June 2, 2021
As iron sharpens iron, so one man sharpens another (Proverbs 27:17).
If you haven’t done so already, I encourage you to read my last two posts where I talk about what it looks like to be on the receiving end of being “sharpened.” The truth is we NEED to be sharpened by other men in our lives. For that matter, we need sharpening from the women in our lives as well! It’s one of the ways that we learn and grow. Yes, it might sting to be called out or have our actions questioned, but if the rebuke is warranted, we are wise to heed it.
It takes humility to accept and learn from a sharpening experience.
It takes courage to do the sharpening.
In today’s Christian culture, the unforgivable sin seems to be judgmentalism. You are better off being a heretic! In a world where tolerance for everything and everyone is the highest virtue, pointing out a flaw in another person is quickly decried. But, is this the message of Jesus?
Consider Matthew 7:1-5
“Do not judge, or you too will be judged. 2 For in the same way you judge others, you will be judged, and with the measure you use, it will be measured to you. 3 “Why do you look at the speck of sawdust in your brother’s eye and pay no attention to the plank in your own eye? 4 How can you say to your brother, ‘Let me take the speck out of your eye,’ when all the time there is a plank in your own eye? 5 You hypocrite, first take the plank out of your own eye, and then you will see clearly to remove the speck from your brother’s eye.”
Verses 1 and 2 must be interpreted in light of verses 3-5. What Jesus is warning against is hypocrisy and the self-righteous judgment of another person. For example, if you are verbally abusive towards your wife and children, yet you call out another man for doing the same, that makes you a hypocrite. What if you are habitually late when meeting with people, never taking ownership of it, and then call out a guy who shows up ten minutes late to your appointment? Yes, that’s hypocritical. If you look down on another man because he is struggling in a particular area and you think you are better than him because that’s not your particular struggle, you are acting self-righteously.

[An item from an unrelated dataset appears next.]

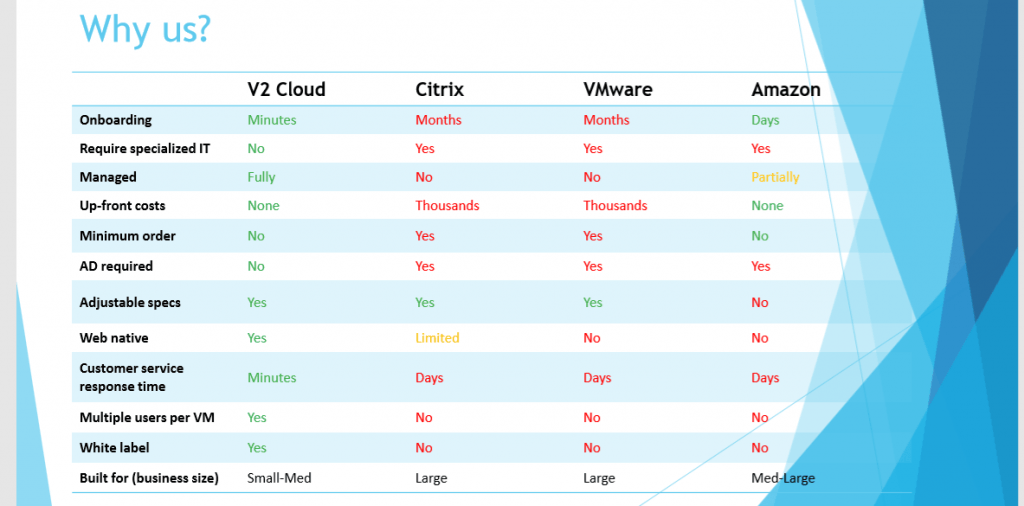 V2 Competitive Matrix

Jesus doesn’t say NOT to remove the speck from your brother’s eye. He says to take the plank out of your own eye so that you can see more clearly how to remove the speck in your brother’s eye. This is not an “anti-sharpening” verse. In fact, it’s just the opposite. Jesus is instructing us to help our brothers, but we also need to be fully aware of the sin in our own lives and deal with that, too.
Jesus was perfect, of course, and yet, he had no problem calling out the Pharisees for their ungodly behavior. He called them vipers and white-washed tombs. Was he judging their motives and behavior? Yes, and appropriately so. What if Jesus turned a blind eye to their behavior, so as not to hurt their feelings or damage their self esteem? What kind of message would that have been?
What if Jesus’ motive in everything he did was to be liked? Is that your motivation? Do you avoid hard conversations with your brothers in Christ because it might make you less likeable? I’m glad the Apostle Paul didn’t have that attitude.
Paul’s letters to churches and individuals could also be described as letters of sharpening. Paul took ownership of his own crap. He had a clear understanding of the man he was and his unwavering need for God’s grace in his life. But he still called people out for their actions and attitudes. Paul was a humble, broken and redeemed man whom God gave an incredible platform. He used that platform to plant churches and minister to those churches until his death. I don’t know if Paul was always “likeable.” He definitely rubbed people the wrong way. But I believe he did it in love and with a humble heart, as well as with the truth of the Gospel forever on his lips.
I believe that too many Christian men have abdicated their role as sharpeners in the name of “niceness.” Somehow, our culture has bought the lie that simply being nice is the most important descriptor for a man. I believe that men should be good, kind, loving, gracious, humble, and gentle. “Nice” can easily become a counterfeit of these Christ-like traits. I wouldn’t use the word “nice” to describe Jesus. Nice guys don’t rock the boat. Nice guys aren’t brutally tortured and crucified.
Consider this quote from Greg Morse, a staff writer for desiringGod.org.
“Nice says nothing of spine, of edge, of valor, and thus it can say little of righteousness or purpose. Nice requires no courage, no conviction, and no willingness to make enemies with the wicked.”
Next week I’ll close out this series on sharpening with some practical tips on how to do it well.
Questions for reflection and discussion:
1. When have you settled for niceness when the situation actually called for something more?
2. Do you hold back from playing a sharpening role in the lives of others? If so, why?